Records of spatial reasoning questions

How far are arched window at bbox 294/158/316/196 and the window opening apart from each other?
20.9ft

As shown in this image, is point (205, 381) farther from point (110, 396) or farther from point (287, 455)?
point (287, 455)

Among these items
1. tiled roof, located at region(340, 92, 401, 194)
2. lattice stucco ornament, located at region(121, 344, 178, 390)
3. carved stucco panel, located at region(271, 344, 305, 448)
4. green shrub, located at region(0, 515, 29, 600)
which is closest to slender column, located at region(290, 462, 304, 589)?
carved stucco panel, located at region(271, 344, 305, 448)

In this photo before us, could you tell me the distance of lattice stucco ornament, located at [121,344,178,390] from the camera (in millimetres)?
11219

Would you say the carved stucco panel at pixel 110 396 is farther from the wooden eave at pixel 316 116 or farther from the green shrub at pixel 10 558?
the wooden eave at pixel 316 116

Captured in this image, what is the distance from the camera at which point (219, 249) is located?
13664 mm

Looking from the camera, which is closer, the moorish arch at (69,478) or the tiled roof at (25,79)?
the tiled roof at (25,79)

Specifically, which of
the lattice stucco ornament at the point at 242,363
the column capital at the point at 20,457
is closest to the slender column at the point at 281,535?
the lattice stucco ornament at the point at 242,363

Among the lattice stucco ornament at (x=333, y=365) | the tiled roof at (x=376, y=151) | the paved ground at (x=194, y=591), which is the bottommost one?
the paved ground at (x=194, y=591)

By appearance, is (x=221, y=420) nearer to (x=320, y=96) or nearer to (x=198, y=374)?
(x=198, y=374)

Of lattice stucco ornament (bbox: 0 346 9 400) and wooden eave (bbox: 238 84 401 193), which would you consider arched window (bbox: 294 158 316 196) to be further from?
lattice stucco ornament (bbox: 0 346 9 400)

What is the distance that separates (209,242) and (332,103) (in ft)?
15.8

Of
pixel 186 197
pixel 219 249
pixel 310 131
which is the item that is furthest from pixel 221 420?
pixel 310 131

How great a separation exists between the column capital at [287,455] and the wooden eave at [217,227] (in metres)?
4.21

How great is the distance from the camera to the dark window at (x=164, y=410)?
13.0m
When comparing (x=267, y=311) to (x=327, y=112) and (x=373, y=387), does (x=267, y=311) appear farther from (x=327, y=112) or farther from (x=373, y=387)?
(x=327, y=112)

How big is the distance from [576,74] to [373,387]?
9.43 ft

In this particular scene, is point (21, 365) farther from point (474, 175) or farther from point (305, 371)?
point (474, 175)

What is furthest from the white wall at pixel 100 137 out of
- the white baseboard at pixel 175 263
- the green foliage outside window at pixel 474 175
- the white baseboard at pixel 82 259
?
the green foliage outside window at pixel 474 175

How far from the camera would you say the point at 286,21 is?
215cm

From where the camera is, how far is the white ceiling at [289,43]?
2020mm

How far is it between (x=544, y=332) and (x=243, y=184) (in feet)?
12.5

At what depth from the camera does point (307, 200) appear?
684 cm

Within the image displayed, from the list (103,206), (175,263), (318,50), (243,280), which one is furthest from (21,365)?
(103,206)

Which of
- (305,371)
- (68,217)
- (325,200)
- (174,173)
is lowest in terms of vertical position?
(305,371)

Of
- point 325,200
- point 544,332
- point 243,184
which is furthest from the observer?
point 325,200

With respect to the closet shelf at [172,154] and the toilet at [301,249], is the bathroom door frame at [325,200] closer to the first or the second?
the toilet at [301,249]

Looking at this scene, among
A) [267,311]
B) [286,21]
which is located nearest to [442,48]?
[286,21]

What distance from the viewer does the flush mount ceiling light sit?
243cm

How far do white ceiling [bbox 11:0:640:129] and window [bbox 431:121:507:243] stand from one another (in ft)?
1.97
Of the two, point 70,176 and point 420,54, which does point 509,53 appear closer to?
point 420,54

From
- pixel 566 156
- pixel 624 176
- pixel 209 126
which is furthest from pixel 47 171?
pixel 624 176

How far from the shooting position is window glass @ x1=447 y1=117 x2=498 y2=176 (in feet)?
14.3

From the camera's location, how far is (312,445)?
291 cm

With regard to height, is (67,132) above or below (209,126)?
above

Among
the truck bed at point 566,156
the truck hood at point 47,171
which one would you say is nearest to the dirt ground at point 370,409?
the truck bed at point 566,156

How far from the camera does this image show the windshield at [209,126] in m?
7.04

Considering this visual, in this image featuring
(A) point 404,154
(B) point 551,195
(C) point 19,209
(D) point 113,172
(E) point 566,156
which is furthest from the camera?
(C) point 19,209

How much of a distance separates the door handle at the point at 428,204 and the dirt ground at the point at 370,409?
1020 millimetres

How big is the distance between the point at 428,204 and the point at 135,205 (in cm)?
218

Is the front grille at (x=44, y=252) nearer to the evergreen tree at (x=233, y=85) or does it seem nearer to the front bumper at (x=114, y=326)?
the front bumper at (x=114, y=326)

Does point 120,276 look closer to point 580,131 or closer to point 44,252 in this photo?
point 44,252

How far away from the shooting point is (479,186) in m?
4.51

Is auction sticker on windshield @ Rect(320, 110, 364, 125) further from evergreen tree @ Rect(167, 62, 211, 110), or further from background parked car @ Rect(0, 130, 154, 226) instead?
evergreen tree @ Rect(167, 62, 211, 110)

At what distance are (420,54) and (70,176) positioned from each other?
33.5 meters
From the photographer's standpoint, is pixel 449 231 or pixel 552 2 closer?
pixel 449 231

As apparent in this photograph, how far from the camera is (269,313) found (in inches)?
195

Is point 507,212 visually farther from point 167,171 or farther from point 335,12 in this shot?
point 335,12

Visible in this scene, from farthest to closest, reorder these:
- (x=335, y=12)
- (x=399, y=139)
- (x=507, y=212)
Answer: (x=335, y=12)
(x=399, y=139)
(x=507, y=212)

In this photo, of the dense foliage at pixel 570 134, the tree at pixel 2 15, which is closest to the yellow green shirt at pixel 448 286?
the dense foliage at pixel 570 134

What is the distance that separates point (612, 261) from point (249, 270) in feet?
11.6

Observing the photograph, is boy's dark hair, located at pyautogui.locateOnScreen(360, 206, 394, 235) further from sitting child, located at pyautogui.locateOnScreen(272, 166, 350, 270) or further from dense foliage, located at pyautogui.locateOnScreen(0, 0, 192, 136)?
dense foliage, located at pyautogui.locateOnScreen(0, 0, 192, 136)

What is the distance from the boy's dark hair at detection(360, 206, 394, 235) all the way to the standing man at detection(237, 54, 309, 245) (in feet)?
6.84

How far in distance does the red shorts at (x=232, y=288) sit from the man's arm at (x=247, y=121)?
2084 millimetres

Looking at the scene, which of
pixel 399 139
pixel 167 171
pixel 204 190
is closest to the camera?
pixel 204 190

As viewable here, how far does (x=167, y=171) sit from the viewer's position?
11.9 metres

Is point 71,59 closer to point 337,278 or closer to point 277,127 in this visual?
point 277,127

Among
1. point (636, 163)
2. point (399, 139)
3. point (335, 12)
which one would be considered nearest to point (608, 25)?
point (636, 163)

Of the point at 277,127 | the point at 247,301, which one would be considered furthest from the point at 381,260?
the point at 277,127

■ Problem details: In the entries above, find the line containing "As apparent in". Set down that line and every line after it through the last one, exactly and alone.

■ Correct output:
As apparent in this photograph, how far from the camera is (269,313) found (in inches)?
195

Is point 507,212 visually farther from point 167,171 or farther from point 335,12 in this shot?
point 335,12

Visible in this scene, from farthest to closest, reorder these:
- (x=335, y=12)
- (x=399, y=139)
- (x=507, y=212)
Answer: (x=335, y=12)
(x=399, y=139)
(x=507, y=212)

In this photo, of the dense foliage at pixel 570 134, the tree at pixel 2 15, which is closest to the yellow green shirt at pixel 448 286?
the dense foliage at pixel 570 134

What is the distance that separates point (612, 261) from point (249, 270) in feet?
11.6

Observing the photograph, is boy's dark hair, located at pyautogui.locateOnScreen(360, 206, 394, 235) further from sitting child, located at pyautogui.locateOnScreen(272, 166, 350, 270) or further from dense foliage, located at pyautogui.locateOnScreen(0, 0, 192, 136)?
dense foliage, located at pyautogui.locateOnScreen(0, 0, 192, 136)

What is the distance from the boy's dark hair at detection(360, 206, 394, 235) all the way to the standing man at detection(237, 54, 309, 245) (in feet)?
6.84

How far in distance does the red shorts at (x=232, y=288) sit from the man's arm at (x=247, y=121)?
2084 millimetres

Looking at the scene, which of
pixel 399 139
pixel 167 171
pixel 204 190
is closest to the camera?
pixel 204 190

As viewable here, how far does (x=167, y=171) sit from the viewer's position?
11.9 metres

Is point 71,59 closer to point 337,278 or closer to point 277,127 in this visual?
point 277,127

Among
1. point (636, 163)
2. point (399, 139)
3. point (335, 12)
which one would be considered nearest to point (608, 25)?
point (636, 163)

Of the point at 277,127 | the point at 247,301, which one would be considered furthest from the point at 381,260?
the point at 277,127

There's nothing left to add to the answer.